There is no doubt that over the
next couple of weeks, Leading Companies everywhere are going to be executing
price changes. This is a time for Pricing diligence.
Not only will companies be
changing their prices for the new financial year, many will seek to pass on the
costs associated with the carbon tax, which also commences on the 1st
July.
There are two types of costs
associated with making price changes. The first are what’s known as “physical
costs”, which are associated with updating customer or consumer –facing prices:
those found on store shelves, price lists, rate cards, websites and the like. In
2003, a paper by Mark Bergen, Mark Ritson and others found that “in the retail grocery industry, the cost of
changing prices is over $100,000 annually per store”.
But by far, the most expensive
cost associated with price changes are the managerial costs associated with working
out the magnitude of the price changes, what the new prices will be, and
updating the necessary spreadsheets, systems and sales force tools and apps.

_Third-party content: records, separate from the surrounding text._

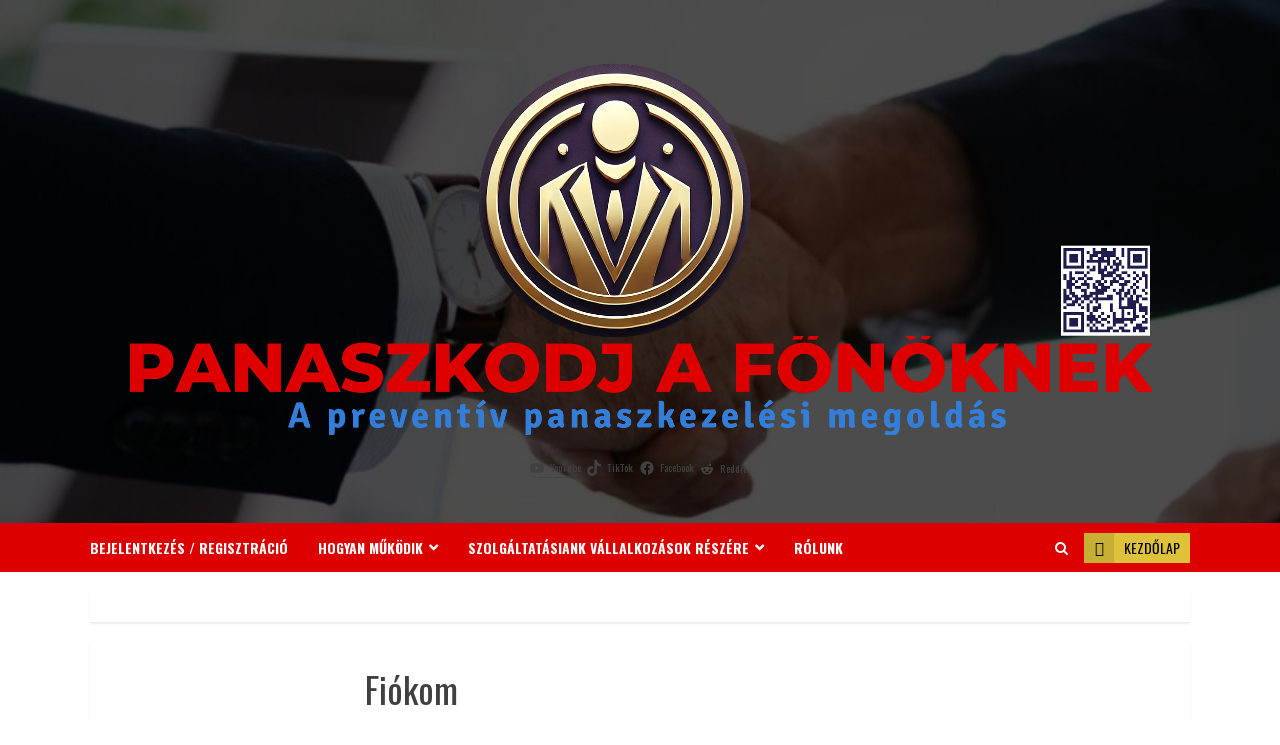

--- FILE ---
content_type: text/css
request_url: https://panaszkodjafonoknek.hu/wp-content/themes/PanaszkodjAfonoknek/style.css?ver=1.0
body_size: 191
content:
/* 
 Theme Name:   PanaszkodjAfonoknek
 Theme URI:    
 Description:  Digitális forradalom apanaszkezelésben
 Author:       Adhoc.Support - WebshopCompany Ltd.uk
 Author URI:   https://panaszkodjafonoknek.hu
 Template:     chromenews-pro
 Version:      1.0

 /* == Add your own styles below this line ==
--------------------------------------------*/
.flatpickr-months .flatpickr-current-month .flatpickr-monthDropdown-months{
    min-width: 150px;
    margin-right: 10px;
}



--- FILE ---
content_type: text/css
request_url: https://panaszkodjafonoknek.hu/wp-content/themes/PanaszkodjAfonoknek/style.css?ver=6.9
body_size: 191
content:
/* 
 Theme Name:   PanaszkodjAfonoknek
 Theme URI:    
 Description:  Digitális forradalom apanaszkezelésben
 Author:       Adhoc.Support - WebshopCompany Ltd.uk
 Author URI:   https://panaszkodjafonoknek.hu
 Template:     chromenews-pro
 Version:      1.0

 /* == Add your own styles below this line ==
--------------------------------------------*/
.flatpickr-months .flatpickr-current-month .flatpickr-monthDropdown-months{
    min-width: 150px;
    margin-right: 10px;
}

One price change I devised for a client several years ago cost $285,000 to
execute. Fortunately it generated $5.9 million in incremental revenue, so it
was well worth the effort.
Given the time, effort and
costs associated with changing prices, diligent execution over the coming weeks
is essential. The stakes are high and errors can be costly, and history attests
to this.
In 2007, United Airlines sold
tickets from San Francisco to New Zealand for $1,062. The fare, sales of which
were honoured, should have been $10,620 for Business Class. British Airways didn’t
honour the 1,200 seats they sold from the USA to India in 2009 for $40. They
were trying to increase prices by $40. And in 2005, Expedia advertised rooms at
the Hilton Hotels in Tokyo and Osaka for $2 - $4 a night. No wonder one guest
booked a one year stay at the Tokyo Hilton.